Just as they got to the car her mobile rang. Stephen. It was the first time he’d been able to reach her because inside the hospital you had to keep your mobile switched off.

‘Where are you?’ he asked.

‘On my way home. Where are you?’

‘Stuck here. I can’t leave till the glazier’s been.’

‘Has Robert rung?’

‘Yes – they’ll be back in an hour.’

‘Will you come round to the vicarage?’

‘Yes.’

‘Don’t forget Adam. He’s gets panicky if you’re late.’

So many details, she thought. Probably just as well, probably that’s what helped people keep their heads together, collecting a child from school, giving him his tea. She rang off. Her father was looking at her.

‘Stephen,’ she said.

‘I thought it was.’

It was a big moment, that. Acknowledging Stephen’s claim. His right to ring.

Robert and Beth arrived home earlier than Stephen had expected, only a few minutes after he spoke to Justine.

He saw them walking up the path, Beth trundling their weekend bag, Robert striding ahead, grim-faced, and went to the door to meet them.

Robert touched his shoulder, and brushed past him into the living room, where he scanned the vacant spaces, then puffing his mouth out with relief said, ‘Oh, well, it’s not too bad. What about upstairs?’
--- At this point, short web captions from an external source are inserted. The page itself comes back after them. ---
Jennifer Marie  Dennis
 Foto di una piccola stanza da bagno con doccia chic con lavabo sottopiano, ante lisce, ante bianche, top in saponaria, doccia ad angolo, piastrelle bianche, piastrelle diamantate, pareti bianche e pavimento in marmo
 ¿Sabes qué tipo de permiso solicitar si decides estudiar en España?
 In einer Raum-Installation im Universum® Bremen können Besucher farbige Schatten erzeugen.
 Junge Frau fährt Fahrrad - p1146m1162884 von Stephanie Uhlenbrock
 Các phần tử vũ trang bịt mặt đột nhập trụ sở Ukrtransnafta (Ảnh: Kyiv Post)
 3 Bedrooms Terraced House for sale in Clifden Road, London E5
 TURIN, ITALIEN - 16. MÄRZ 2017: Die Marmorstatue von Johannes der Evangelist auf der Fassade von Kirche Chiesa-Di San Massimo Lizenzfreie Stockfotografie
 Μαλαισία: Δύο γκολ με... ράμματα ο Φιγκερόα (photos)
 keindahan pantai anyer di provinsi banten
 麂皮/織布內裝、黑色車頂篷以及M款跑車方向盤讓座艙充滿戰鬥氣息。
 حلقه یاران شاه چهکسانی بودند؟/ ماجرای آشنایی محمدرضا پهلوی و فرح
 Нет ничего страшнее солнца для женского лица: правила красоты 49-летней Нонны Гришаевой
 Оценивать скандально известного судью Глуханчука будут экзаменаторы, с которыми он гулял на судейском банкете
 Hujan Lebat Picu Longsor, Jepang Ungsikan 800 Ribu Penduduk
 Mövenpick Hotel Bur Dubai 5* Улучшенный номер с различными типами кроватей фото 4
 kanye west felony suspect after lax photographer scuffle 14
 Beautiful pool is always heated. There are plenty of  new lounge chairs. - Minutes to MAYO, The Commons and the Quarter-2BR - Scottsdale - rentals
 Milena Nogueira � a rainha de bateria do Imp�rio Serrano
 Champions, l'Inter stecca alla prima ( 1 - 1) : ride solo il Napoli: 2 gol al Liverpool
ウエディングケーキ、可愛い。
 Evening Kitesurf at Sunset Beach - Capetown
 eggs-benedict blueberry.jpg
‘I don’t think they had time.’

Beth went upstairs to check on her jewellery, and came down saying there were one or two things missing, but only pieces she’d left lying on top of the dressing table. Anything valuable she kept in a shoebox in the
wardrobe. It wouldn’t have taken them long to find that, Stephen thought, but then he remembered they hadn’t found the key under the urn.

She sat down heavily on the sofa, staring round her like somebody unsure of her welcome in a stranger’s house. ‘It’s the shock,’ she said, ‘more than anything.’

‘The police want a list of what’s missing, as soon as you can. I couldn’t remember.’

‘I’m not sure I can.’ She was staring blankly at the empty mantelpiece.

‘I’ll put the kettle on,’ Stephen said.